La douce transmission… 


Vos retours commentés suite au texte relatif à la Transmission n'ont pas manqué de selle... Allongés, assis, assaisonnés ou sucrés, ils furent très appréciés. Merci.

Toujours la tête dans le guidon, avec un petit vélo dans la tête, certains y verront un délire déjanté, poursuivons ensemble la réflexion…

Certains mettent en avant la question du sens souvent un obstacle, d'autres y soulignent les questions existentielles, en lien avec nos sensibilités, la Transmission semblerait transmissible. 

Le mot « existence » avec sa provenance latine « ex sistere » signifierait littéralement « se sortir de soi ». 

Le mot « existence » en anglais nous invite à exister dans l'enceinte : « exist / ence », ou sortir de l'enceinte : « exit / ence ». 

À cela s'ajoute une riche polysémie du mot « sens ».

Il s'agirait donc de transmettre « Un sens » pour permettre à chacun de pouvoir « se sortir de soi » afin d'être au plus près des choses et des autres dans le « ici » et le « maintenant ». 

Génial l'étymologie…


Comme le dirait Amir « You, You, J'ai cherché. Un sens à mon existence. J'y ai laissé mon innocence...» 


Comme le disait Camus dans sa recherche du temps perdu « Le sens de la vie est la plus pressante des questions…»


Comme le dit Tolkien dans le seigneurs des anneaux « Tout ce que nous devons décider, c'est que faire du temps qui nous est imparti…»


Toute cette affaire de Transmission semblerait donc une affaire de sens inscrit dans un temps...


Transmettre, Oui mais, dans quelle direction et à quelle vitesse ?


Nous quittons Chiasso à la recherche d’un lieu pour dormir . La circulation est dense. Nous avançons sur une route départementale. Le nord de l'Italie est peu propice aux déplacements lents. Les voitures passent près, les camions déplacent des masses d’air chaudes. Les orages sont proches. La luminosité diminue. Les discussions s’arrêtent, nous sommes tous concentrés sur notre monture. L’écart peut avoir des conséquences. Nous sommes engagés sur la route avec sur notre droite un mur de protection, le demi tour est impossible, plus le choix, il faut avancer. Plus loin, nous croisons la voie ferrée sur notre gauche, le grincement assourdissant du train vient accentuer le stress déjà présent. La vitesse nous entoure, la rapidité des déplacements autour de nous, nous étourdit. Nous sommes agressés par le flux.

● Enregistrements fournis
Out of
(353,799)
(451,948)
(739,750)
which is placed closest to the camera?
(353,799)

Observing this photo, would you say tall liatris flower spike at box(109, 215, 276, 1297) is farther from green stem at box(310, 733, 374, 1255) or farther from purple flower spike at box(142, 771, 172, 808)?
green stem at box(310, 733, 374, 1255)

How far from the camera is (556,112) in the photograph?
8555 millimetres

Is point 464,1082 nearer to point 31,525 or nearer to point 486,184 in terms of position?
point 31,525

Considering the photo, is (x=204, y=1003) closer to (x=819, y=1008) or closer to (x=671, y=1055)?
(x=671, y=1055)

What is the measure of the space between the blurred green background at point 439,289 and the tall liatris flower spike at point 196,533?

● Consignes
(A) Recopiez le passage de la page qui s'ouvre sur les mots contenant « La douce transmission… » et se clôt sur « Transmission semblerait transmissible. ».
(B) D'après la page, pourquoi le groupe n'a-t-il d'autre choix que d'avancer sur la route après avoir quitté Chiasso ?
Les enregistrements n'ont aucun rapport avec la page.

● Les solutions
(A)
La douce transmission… 


Vos retours commentés suite au texte relatif à la Transmission n'ont pas manqué de selle... Allongés, assis, assaisonnés ou sucrés, ils furent très appréciés. Merci.

Toujours la tête dans le guidon, avec un petit vélo dans la tête, certains y verront un délire déjanté, poursuivons ensemble la réflexion…

Certains mettent en avant la question du sens souvent un obstacle, d'autres y soulignent les questions existentielles, en lien avec nos sensibilités, la Transmission semblerait transmissible.

(B) Le groupe est engagé sur une route bordée à droite par un mur de protection, ce qui rend le demi-tour impossible. N'ayant plus le choix, il doit continuer d'avancer.